Adaptive thriving: Bringing coaching to medicine

There is a tension today between an illness versus a wellness approach to health care.

The illness approach is often described as reductionist – focusing more on understanding and fixing the problems people have.

Whereas a wellness approach is an extension of preventive medicine and looks to help people those factors into their life that a thought to make them healthier.

Classic examples of this are symptom approaches vs strengths approaches – what is broken vs what is working.

Of course this is a simplistic and polarised caricature of a complex discussion about health and wellness.

The reality is the positions on each side of this discussion are far more nuanced and there is often far more overlap than seems at first glance.

Nevertheless, there are some real differences based on the prime intent behind interventions and the diagram below shows how the two approaches often seem to be at odds with each other.

However, there is a third perspective we can take where these two positions cease to be opposites – but actually work together towards a common goal.

This perspective is based on a view of health as “dynamic … [and] based on the resilience or capacity to cope and maintain and restore one’s integrity, equilibrium, and sense of well-being … the ability to adapt and to self manage.” (Huber et al.2011)

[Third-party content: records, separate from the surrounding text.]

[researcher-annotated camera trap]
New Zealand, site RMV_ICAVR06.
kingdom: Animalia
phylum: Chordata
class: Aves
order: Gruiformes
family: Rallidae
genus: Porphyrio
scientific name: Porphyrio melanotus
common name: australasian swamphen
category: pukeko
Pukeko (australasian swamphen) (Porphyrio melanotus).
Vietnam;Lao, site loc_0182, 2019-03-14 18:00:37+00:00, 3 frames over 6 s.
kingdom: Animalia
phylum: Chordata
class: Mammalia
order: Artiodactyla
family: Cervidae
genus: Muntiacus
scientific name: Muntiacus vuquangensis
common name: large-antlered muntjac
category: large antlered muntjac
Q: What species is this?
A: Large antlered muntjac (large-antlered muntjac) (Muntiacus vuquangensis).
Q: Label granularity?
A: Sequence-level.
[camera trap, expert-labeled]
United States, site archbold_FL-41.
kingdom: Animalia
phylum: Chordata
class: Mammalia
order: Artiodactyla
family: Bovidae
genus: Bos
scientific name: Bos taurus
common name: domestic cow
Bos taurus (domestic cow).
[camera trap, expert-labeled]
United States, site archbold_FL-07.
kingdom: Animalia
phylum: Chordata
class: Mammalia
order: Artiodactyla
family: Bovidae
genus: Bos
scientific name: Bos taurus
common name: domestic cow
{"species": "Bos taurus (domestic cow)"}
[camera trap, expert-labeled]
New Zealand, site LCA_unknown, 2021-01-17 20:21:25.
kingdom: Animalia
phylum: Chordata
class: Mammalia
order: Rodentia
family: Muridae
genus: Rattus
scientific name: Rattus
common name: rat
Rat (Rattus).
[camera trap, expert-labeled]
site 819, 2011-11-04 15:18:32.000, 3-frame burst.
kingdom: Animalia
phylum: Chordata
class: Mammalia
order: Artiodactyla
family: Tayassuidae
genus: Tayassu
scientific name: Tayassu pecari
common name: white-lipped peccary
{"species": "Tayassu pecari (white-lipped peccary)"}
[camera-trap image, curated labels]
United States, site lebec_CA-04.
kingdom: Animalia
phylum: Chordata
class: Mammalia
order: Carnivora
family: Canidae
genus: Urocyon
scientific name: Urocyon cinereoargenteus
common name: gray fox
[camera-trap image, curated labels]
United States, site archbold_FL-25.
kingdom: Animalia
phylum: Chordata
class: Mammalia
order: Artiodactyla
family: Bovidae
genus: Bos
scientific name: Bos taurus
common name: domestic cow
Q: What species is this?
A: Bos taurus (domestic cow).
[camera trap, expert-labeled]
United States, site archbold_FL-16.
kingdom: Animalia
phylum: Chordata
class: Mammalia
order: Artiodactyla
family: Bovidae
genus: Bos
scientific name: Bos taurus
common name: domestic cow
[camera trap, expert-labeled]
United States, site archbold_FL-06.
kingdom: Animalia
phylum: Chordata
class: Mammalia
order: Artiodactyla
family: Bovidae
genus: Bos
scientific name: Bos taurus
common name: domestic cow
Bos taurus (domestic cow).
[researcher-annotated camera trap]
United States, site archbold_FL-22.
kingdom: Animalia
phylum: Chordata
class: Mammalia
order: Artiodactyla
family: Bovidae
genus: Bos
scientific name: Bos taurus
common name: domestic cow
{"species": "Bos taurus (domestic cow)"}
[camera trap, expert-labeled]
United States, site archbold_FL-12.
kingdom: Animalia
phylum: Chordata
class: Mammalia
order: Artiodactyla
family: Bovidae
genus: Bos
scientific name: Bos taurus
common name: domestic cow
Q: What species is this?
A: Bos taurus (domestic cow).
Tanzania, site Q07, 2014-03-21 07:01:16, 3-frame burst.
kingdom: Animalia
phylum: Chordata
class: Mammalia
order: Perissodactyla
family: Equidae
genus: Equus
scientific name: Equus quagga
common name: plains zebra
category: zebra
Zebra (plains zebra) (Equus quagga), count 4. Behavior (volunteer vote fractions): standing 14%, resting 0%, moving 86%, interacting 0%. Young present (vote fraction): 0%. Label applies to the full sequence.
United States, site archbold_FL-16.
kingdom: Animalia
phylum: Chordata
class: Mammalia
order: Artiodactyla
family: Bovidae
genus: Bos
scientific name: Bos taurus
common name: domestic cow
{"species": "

Simply said, from this perspective, health can be thought of as a state of adaptive thriving which refers to a person’s capacity to adapt to the ongoing challenges of life.

Adaptive thriving occurs when a person assesses their resources and appropriately uses them to apply to resolution of their challenges.

This means a person must be aware of:
• their internal and external resources
• how to grow their resources
• how to use them flexibly and appropriately in given situations.

Just as the challenges of life come in all shapes and sizes – so do the resources we have to draw on.

From this perspective, health and wellbeing is a resource, and both interventions that aim to fix what is broken, and those that aim to promote health and wellness are both trying to achieve the same thing: increasing a person’s resources that they can use to adapt to the challenges of life.

What this means is that every intervention is really designed to help a person get better at adapting to the challenges they face in life.

So any professional trying to help another person with their health and wellbeing, really needs to be thinking of themselves as helping a person improve their adaptability.

This is an empowering and person-centred approach that is truly holistic. As well as seeing the person as a whole – it does not ignore the very real need we have to manage illness. And as sophisticated as we get at treating illness, it reminds us that this is not health for health’s sake – but to help people be better placed to manage their lives as a whole – and live according to their values and what gives them meaning, purpose and joy.

Huber, M., Knottnerus, J. A., Green, L., van der Horst, H., Jadad, A. R., Kromhout, D., . . . Smid, H. (2011). How should we define health?